SET PROBLEM
Beginning with the line containing "How far is the point" and ending with the last line, repeat the records exactly.

EXERCISE DATA

____________________

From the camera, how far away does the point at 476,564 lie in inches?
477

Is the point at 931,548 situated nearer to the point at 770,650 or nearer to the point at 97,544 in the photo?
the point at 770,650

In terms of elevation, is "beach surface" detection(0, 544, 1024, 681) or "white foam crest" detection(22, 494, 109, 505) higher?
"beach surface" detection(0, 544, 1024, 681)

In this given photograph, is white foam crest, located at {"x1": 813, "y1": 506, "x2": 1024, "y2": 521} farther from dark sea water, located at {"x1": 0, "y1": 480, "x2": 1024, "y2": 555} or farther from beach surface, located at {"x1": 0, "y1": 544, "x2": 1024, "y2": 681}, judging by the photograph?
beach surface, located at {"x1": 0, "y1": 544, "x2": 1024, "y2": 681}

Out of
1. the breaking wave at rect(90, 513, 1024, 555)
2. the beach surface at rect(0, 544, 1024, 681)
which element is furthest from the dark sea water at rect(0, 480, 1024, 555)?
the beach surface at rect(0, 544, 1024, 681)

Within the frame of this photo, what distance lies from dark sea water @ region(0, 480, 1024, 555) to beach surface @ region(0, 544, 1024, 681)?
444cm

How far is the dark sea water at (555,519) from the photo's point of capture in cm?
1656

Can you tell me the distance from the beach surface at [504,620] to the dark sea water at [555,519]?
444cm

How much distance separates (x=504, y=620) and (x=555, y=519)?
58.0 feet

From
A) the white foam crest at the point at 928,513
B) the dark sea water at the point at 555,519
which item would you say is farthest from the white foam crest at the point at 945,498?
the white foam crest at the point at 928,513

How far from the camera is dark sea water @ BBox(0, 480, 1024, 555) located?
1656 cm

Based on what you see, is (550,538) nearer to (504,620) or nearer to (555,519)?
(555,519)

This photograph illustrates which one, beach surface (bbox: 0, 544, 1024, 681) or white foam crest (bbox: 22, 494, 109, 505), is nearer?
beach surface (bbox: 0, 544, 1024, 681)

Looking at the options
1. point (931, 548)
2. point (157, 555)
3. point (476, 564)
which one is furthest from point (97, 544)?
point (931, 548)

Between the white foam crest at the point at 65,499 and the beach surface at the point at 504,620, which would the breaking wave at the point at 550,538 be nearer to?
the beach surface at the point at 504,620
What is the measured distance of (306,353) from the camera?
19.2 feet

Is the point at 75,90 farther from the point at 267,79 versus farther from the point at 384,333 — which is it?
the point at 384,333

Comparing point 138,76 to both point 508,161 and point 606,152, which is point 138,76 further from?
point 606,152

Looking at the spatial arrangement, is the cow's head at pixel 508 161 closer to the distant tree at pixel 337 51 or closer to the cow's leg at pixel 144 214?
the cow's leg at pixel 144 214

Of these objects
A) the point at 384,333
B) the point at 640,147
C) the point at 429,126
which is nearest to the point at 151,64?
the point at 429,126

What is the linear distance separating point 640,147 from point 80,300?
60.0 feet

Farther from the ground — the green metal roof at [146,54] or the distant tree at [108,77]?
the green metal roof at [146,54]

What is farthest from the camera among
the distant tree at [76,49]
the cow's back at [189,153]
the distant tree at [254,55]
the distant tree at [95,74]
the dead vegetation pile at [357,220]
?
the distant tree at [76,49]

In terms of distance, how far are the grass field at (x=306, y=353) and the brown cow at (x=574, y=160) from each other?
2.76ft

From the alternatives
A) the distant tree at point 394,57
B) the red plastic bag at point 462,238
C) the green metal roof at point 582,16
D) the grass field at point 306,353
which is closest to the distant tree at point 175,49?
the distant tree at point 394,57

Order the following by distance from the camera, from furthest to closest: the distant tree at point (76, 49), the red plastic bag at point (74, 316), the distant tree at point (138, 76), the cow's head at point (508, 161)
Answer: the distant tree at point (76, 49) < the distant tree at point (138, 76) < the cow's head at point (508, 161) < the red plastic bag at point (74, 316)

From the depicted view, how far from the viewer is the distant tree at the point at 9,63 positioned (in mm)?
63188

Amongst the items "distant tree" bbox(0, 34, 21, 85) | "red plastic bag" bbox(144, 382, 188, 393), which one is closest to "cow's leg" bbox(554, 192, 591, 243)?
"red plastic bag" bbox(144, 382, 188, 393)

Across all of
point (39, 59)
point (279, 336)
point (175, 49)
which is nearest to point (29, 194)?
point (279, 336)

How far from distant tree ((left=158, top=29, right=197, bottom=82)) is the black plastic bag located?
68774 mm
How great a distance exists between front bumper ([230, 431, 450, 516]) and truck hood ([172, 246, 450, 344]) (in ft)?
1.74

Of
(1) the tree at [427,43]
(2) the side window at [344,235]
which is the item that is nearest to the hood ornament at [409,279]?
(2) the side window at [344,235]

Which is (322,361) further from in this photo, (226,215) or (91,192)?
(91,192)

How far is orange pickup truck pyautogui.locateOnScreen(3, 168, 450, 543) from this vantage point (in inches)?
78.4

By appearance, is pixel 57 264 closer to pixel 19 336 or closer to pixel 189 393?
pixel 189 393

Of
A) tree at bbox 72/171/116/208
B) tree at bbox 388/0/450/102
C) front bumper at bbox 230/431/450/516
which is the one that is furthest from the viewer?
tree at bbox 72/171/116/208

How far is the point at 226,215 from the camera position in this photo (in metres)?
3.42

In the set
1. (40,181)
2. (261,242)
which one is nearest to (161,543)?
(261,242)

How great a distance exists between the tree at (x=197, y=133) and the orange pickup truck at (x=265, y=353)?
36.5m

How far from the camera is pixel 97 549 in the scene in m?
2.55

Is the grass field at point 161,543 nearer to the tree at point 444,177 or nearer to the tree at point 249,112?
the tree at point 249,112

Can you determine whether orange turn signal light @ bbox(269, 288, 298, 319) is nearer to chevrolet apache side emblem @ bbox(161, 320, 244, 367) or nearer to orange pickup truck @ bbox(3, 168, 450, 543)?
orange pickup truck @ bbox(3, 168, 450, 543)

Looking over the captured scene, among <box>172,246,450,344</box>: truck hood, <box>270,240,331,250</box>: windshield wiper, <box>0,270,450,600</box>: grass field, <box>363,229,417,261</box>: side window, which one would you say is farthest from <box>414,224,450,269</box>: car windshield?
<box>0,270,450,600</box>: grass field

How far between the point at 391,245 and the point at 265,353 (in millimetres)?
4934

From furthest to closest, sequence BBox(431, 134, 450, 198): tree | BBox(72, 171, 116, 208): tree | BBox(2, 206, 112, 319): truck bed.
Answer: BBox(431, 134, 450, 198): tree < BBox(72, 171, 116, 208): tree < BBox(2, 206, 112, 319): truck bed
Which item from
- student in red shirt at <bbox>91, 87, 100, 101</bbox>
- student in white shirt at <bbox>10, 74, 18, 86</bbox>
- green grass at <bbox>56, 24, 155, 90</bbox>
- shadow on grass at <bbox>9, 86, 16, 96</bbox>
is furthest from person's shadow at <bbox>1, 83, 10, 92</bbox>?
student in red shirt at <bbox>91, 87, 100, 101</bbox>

____________________

RESPONSE FOR THIS EXERCISE
How far is the point at 226,215 from the camera position in this photo (in metres)?
3.42

In the set
1. (40,181)
2. (261,242)
which one is nearest to (161,543)?
(261,242)

How great a distance exists between the tree at (x=197, y=133) and the orange pickup truck at (x=265, y=353)?
36.5m

How far from the camera is pixel 97 549 in the scene in m?
2.55

Is the grass field at point 161,543 nearer to the tree at point 444,177 or nearer to the tree at point 249,112?
the tree at point 249,112

Can you determine whether orange turn signal light @ bbox(269, 288, 298, 319) is nearer to chevrolet apache side emblem @ bbox(161, 320, 244, 367) or nearer to orange pickup truck @ bbox(3, 168, 450, 543)?
orange pickup truck @ bbox(3, 168, 450, 543)

Looking over the captured scene, among <box>172,246,450,344</box>: truck hood, <box>270,240,331,250</box>: windshield wiper, <box>0,270,450,600</box>: grass field, <box>363,229,417,261</box>: side window, which one would you say is farthest from <box>414,224,450,269</box>: car windshield?
<box>0,270,450,600</box>: grass field

How far between the point at 391,245 and the point at 265,353 (in millimetres)?
4934

From furthest to closest, sequence BBox(431, 134, 450, 198): tree | BBox(72, 171, 116, 208): tree | BBox(2, 206, 112, 319): truck bed.
Answer: BBox(431, 134, 450, 198): tree < BBox(72, 171, 116, 208): tree < BBox(2, 206, 112, 319): truck bed
Which item from
- student in red shirt at <bbox>91, 87, 100, 101</bbox>
- student in white shirt at <bbox>10, 74, 18, 86</bbox>
- green grass at <bbox>56, 24, 155, 90</bbox>
- shadow on grass at <bbox>9, 86, 16, 96</bbox>
is furthest from person's shadow at <bbox>1, 83, 10, 92</bbox>?
student in red shirt at <bbox>91, 87, 100, 101</bbox>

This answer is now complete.